Currency Hedging

Technological advancement has stimulated international commerce by providing easy options to the individuals as well as to the business houses. In these circumstances, currency hedging or foreign exchange risk hedging is becoming very important. The reason behind this is that the foreign exchange rates are related to a number of factors and any kind of change in the international political scenario or in the international economic scenario is going to influence the exchange rates instantly. At the same time, currency hedging or foreign exchange risk hedging can also provide assurance for a sound financial position in the future.

Any individual or company involved in any kind of business or trade where the transaction is going to take place in foreign currencies, is exposed to the risk of fluctuating exchange rates. These risks occur when the exchange rate of a particular currency falls. To prevent such losses anyone who is involved in such transactions should have commercial contracts, which would offer a fixed rate of exchange. These contracts act as currency hedging or foreign exchange risk hedging.

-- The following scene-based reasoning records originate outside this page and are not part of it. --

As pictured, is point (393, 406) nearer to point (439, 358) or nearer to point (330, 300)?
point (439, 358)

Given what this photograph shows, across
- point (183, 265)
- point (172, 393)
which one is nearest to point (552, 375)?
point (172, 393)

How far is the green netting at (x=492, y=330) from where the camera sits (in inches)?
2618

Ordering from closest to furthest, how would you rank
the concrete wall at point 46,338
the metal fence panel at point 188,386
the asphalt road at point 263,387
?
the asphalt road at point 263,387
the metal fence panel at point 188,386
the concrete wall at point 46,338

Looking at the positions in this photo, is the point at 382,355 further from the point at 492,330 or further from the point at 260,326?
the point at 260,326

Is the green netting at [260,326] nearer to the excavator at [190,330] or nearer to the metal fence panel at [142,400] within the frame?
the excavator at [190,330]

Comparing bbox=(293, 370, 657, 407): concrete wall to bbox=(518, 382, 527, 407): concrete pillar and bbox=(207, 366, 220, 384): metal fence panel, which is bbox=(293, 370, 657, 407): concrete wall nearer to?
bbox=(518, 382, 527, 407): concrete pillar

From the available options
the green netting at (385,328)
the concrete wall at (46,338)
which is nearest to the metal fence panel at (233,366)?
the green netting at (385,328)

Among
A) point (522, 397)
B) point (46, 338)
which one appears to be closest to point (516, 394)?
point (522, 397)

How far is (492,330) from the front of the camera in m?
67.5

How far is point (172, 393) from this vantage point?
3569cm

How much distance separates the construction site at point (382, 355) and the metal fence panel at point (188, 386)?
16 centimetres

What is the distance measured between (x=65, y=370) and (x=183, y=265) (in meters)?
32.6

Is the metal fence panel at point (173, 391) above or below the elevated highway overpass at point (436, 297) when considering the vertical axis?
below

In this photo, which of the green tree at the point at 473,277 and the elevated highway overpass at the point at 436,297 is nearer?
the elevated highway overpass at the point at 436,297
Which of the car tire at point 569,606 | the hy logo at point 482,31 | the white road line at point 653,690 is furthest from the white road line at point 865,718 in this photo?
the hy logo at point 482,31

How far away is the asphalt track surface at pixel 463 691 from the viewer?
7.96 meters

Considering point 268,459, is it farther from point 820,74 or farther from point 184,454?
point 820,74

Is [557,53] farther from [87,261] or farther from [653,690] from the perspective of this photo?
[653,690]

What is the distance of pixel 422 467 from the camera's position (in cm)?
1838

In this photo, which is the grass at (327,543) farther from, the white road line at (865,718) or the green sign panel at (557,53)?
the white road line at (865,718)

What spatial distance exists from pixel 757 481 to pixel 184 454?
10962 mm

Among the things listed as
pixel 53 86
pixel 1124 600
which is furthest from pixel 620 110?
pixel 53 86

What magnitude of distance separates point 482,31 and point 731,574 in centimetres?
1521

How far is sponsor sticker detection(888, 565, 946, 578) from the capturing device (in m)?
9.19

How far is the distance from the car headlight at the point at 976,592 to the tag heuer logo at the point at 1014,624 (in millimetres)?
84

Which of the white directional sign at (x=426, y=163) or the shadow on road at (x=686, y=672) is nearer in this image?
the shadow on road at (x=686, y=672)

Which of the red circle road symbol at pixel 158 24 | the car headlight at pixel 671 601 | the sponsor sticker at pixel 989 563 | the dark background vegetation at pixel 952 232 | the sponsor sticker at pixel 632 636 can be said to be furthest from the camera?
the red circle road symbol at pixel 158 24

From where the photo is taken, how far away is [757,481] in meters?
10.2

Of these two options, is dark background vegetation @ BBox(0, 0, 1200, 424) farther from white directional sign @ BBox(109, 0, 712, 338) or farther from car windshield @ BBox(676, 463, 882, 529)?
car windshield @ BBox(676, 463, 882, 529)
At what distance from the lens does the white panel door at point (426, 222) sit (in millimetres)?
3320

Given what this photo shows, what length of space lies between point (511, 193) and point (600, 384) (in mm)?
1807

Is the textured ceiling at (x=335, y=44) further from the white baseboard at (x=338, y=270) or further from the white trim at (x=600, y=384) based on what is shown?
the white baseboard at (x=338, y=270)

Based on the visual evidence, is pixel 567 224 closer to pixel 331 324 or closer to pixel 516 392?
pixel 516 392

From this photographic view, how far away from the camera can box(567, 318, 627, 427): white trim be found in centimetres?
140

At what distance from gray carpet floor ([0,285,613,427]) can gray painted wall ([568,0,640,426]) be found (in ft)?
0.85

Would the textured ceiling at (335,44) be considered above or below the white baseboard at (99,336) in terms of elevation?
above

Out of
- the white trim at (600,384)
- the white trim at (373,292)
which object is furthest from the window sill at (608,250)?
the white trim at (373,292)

At the same time, there are certain investors who are also in need of currency hedging or foreign exchange risk hedging. These investors, may be individuals or organizations, prefer to invest in the foreign financial markets through foreign stocks, bonds and many more. This is done to take advantage of a growing economy and to ensure good returns. At the same time, investment in the foreign markets provides diversity in the investment portfolio that can reduce the risk related to the investment portfolio. But at the same time, there are some other risks also. Now, to invest in any foreign market one has to buy foreign currency against the domestic currency. The currency exchange rates may depreciate in the future. In that case, even if the investor has made good profits from the financial market, he might have to face a loss while converting the profit into domestic currency.

There are several currency hedging or foreign exchange risk hedging tools provided by a number of financial organizations. The foreign currency traders use these tools to minimize the risks related to the process of foreign exchange. These tools can be used individually or jointly. One of these currency hedging or foreign exchange risk hedging instruments is the forward exchange contract. Two parties remain involved in this contract. One party promises to sell a particular currency and the another party promises to buy the same currency at a pre-decided date in the future and the exchange rates are also decided in advance. This contract is very useful because if the exchange rate of that particular currency falls the seller is not going to face any kind of loss and if it rises the buyer is in a safe position.